EXERCISE DIRECTIONS: Quote precisely the final stretch of the listing: start at the line containing "How great a" and stop after the last line.

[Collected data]
────────────────
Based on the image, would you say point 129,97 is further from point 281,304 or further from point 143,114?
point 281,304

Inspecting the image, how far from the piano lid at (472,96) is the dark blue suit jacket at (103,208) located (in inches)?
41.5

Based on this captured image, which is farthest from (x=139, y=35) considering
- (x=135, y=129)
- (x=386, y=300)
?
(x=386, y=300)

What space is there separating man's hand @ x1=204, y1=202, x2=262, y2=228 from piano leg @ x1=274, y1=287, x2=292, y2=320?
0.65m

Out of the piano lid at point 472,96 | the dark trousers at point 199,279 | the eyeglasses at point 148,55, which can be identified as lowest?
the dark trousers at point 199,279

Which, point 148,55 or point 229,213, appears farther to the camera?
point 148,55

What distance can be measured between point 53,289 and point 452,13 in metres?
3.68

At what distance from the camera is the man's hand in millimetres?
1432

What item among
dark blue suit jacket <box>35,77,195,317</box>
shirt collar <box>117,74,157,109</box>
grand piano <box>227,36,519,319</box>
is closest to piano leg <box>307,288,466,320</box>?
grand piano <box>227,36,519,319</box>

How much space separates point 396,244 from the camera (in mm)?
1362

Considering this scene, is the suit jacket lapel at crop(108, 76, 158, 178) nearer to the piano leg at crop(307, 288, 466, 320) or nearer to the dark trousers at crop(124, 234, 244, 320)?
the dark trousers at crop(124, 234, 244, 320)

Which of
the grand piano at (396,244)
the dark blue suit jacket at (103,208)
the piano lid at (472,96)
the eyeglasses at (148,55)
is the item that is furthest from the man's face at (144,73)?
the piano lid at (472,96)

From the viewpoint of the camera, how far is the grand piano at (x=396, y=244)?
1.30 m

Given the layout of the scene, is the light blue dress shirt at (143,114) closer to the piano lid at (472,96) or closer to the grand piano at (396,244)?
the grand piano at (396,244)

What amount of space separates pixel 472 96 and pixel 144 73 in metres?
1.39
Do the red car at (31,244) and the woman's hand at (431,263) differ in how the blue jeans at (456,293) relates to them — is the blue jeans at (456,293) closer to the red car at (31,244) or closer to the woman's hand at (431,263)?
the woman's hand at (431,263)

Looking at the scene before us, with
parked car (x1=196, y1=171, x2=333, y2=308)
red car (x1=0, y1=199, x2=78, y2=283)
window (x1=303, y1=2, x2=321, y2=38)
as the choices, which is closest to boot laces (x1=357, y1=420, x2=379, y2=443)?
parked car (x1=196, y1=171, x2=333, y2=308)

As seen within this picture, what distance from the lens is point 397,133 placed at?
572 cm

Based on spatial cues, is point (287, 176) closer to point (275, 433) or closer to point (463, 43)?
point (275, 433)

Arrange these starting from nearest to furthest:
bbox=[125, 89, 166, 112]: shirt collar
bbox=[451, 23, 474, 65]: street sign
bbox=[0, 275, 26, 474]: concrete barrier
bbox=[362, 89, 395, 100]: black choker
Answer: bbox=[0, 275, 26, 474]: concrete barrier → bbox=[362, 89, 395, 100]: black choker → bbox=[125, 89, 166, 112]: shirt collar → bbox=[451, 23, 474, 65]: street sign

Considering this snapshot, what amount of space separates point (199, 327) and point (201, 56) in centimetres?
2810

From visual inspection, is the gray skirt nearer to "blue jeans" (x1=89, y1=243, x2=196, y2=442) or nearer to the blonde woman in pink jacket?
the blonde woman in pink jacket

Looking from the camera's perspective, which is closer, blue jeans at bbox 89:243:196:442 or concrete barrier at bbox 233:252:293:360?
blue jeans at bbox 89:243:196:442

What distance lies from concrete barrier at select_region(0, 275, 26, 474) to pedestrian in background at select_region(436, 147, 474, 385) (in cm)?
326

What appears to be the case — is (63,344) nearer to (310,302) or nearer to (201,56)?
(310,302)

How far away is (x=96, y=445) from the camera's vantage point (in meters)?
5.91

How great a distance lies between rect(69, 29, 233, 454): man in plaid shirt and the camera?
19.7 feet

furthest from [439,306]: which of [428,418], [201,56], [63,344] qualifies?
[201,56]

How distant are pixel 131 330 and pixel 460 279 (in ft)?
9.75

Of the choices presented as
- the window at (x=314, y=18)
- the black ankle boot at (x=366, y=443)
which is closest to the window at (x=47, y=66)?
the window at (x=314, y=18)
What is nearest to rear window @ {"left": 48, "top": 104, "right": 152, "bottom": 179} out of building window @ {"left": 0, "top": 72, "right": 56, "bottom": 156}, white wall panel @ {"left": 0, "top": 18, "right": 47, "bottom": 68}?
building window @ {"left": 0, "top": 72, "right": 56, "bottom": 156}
────────────────
CORRECT OUTPUT:
How great a distance lies between rect(69, 29, 233, 454): man in plaid shirt and the camera?
19.7 feet

furthest from [439,306]: which of [428,418], [201,56], [63,344] qualifies?
[201,56]

How distant are pixel 131 330 and pixel 460 279 (in ft)?
9.75

Of the choices presented as
- the window at (x=314, y=18)
- the black ankle boot at (x=366, y=443)
which is closest to the window at (x=47, y=66)?
the window at (x=314, y=18)
What is nearest to rear window @ {"left": 48, "top": 104, "right": 152, "bottom": 179} out of building window @ {"left": 0, "top": 72, "right": 56, "bottom": 156}, white wall panel @ {"left": 0, "top": 18, "right": 47, "bottom": 68}?
building window @ {"left": 0, "top": 72, "right": 56, "bottom": 156}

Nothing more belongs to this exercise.